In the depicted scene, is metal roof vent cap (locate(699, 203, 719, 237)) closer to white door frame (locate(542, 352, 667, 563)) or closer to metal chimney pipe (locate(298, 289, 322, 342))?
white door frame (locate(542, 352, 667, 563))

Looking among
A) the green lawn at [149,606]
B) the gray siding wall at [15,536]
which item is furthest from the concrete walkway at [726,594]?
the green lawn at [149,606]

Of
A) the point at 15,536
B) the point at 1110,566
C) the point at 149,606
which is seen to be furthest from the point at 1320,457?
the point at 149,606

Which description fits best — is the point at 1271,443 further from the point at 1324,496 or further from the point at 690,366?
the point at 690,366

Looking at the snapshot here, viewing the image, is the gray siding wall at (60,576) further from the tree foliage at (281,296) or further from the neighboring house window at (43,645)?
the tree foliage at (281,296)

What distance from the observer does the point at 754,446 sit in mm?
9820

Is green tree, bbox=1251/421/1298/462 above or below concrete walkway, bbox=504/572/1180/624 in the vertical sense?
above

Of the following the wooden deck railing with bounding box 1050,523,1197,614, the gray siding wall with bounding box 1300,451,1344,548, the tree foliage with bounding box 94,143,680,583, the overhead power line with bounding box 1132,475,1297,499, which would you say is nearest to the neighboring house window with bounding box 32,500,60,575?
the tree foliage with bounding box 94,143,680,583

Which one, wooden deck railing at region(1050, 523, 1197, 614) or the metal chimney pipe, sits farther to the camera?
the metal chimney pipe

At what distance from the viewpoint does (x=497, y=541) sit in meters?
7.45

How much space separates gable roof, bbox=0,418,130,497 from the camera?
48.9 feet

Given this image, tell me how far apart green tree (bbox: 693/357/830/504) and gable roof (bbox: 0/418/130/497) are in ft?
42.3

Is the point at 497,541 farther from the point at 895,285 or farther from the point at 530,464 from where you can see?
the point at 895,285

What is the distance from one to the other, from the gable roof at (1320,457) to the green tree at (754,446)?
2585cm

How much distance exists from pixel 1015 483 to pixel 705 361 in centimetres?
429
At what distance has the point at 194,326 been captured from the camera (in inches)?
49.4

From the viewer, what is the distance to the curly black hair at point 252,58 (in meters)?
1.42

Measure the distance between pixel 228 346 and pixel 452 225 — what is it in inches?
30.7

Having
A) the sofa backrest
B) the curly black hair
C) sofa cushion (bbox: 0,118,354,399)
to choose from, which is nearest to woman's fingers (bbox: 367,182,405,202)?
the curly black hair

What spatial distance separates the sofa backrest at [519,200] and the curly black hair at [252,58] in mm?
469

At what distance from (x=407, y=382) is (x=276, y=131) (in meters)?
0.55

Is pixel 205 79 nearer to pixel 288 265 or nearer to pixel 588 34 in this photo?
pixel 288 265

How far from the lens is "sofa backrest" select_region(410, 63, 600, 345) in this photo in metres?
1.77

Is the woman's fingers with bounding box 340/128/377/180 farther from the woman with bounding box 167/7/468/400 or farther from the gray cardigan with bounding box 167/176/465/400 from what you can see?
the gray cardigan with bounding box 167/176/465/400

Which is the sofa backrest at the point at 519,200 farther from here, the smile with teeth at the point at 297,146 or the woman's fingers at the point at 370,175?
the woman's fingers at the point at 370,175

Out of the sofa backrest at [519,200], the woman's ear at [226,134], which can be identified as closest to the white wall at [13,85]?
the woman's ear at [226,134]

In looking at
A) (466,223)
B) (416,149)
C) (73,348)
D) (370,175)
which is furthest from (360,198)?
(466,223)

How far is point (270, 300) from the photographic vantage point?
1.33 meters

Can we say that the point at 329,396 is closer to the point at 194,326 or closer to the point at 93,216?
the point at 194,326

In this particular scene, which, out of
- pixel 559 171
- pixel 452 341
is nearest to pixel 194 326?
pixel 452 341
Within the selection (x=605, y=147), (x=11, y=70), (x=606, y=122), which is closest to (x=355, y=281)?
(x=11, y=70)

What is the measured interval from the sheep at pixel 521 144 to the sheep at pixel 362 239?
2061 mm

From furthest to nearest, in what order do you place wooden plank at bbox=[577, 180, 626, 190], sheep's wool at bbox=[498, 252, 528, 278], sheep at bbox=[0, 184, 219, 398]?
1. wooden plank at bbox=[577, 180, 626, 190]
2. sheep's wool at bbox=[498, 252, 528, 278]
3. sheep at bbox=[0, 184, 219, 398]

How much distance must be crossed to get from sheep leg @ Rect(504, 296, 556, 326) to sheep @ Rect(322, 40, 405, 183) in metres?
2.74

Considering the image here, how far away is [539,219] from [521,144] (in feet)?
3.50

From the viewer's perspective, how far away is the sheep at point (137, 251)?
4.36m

- [Exercise aim] Exactly and only the lines from the one containing "Out of the sofa" through the end of the material are to be reproduced, both ends included.

- [Solution for this problem]
Out of the sofa backrest at [519,200], the woman's ear at [226,134], which can be identified as closest to the white wall at [13,85]?
the woman's ear at [226,134]

In looking at
A) (466,223)
B) (416,149)
C) (73,348)
D) (370,175)
which is furthest from (360,198)?
(466,223)

How far is point (270, 300) from the photographic vantage point?
1.33 meters

Can we say that the point at 329,396 is closer to the point at 194,326 or closer to the point at 93,216?
the point at 194,326

In this particular scene, which, out of
- pixel 559 171
- pixel 452 341
is nearest to pixel 194 326?
pixel 452 341
Within the selection (x=605, y=147), (x=11, y=70), (x=606, y=122), which is closest to (x=355, y=281)?
(x=11, y=70)

What is the measured interval from the sheep at pixel 521 144 to the sheep at pixel 362 239?
2061 mm

From furthest to nearest, in what order do you place wooden plank at bbox=[577, 180, 626, 190], sheep's wool at bbox=[498, 252, 528, 278], sheep at bbox=[0, 184, 219, 398]?
1. wooden plank at bbox=[577, 180, 626, 190]
2. sheep's wool at bbox=[498, 252, 528, 278]
3. sheep at bbox=[0, 184, 219, 398]

How much distance must be crossed to get from sheep leg @ Rect(504, 296, 556, 326) to sheep @ Rect(322, 40, 405, 183) in metres?
2.74

Considering the image here, how far away is [539,219] from [521,144] (in feet)?
3.50

From the viewer's perspective, how far away is the sheep at point (137, 251)?
4.36m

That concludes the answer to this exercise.